This Minimalist Cable Machine Will Elevate Your Home Gym Design – The Manual

Now that it’s spring, your New Year’s fitness resolution is probably just hitting its stride. You’re feeling good, your clothes are fitting better, and your dreams of a chiseled six-pack seem finally within reach.

So why is it still so hard to get yourself to the gym?

Maybe it’s the Bermuda Triangle effect of going home between work and gym — after a long commute back from the office, who wants to get back on the train or in the car? Or maybe it’s the scene. No matter how motivated you are to get fit, it’s hard to do your best work surrounded by oiled-up meatheads with last year’s hip-hop hits blasting on repeat.

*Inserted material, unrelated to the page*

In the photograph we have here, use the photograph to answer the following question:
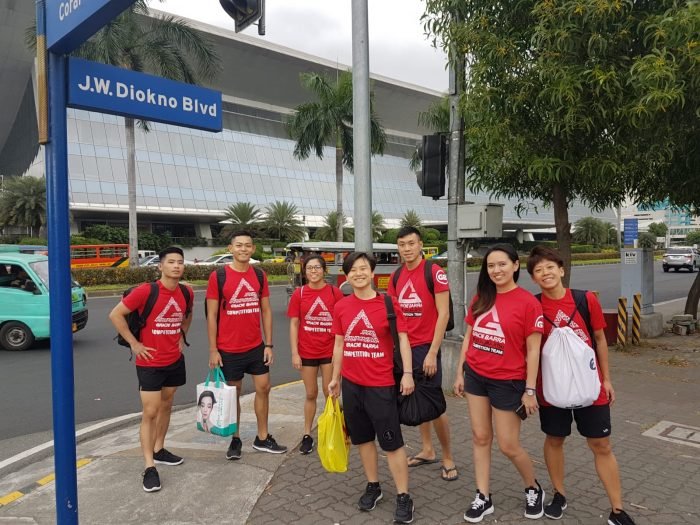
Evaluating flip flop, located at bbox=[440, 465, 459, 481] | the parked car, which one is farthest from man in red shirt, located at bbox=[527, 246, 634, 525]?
the parked car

If you find yourself anticipating your workout but dreading the gym, it’s probably time to invest in a home fitness setup. While we can’t all be Dwayne “The Rock” Johnson with our very own Iron Paradise, most of us have time and funds to invest in a cable machine. And for our money, there’s no better option in this regard than the NOHrD SlimBeam.

NOHrD

The NOHrD SlimBeam cable machine is like the Murphy bed of home fitness, a perfect marriage of form and function. However, unlike most cable machines, there’s no need to keep it cloistered away in a back bedroom or a garage. Its sharp, sleek design will have friends mistaking it for a piece of fine Danish modern furniture.

The NOHrD SlimBeam cuts a minimal profile. Two curved and polished wooden panels sheath a stack of 15 oval weights and coated steel cables, with a pull-up bar at the top and two pulleys, known as the butterfly, fitted with rope handles that can be changed out for more ergonomic straps. You can also upgrade your workout with accessories such as the exercise bench and the lat bar.

The SlimBeam’s range of overall movement is wider than what you get with a conventional multi-station machine. By adjusting the butterfly to different levels and angles, you can expand the number of possible exercises. Swivel the butterfly to one side and extend the cable to its full 8-meter length and you’ve got a perfect training apparatus to fine tune your golf swing. Center the butterfly and increase the number of weight plates, and go to town on those glamour muscles.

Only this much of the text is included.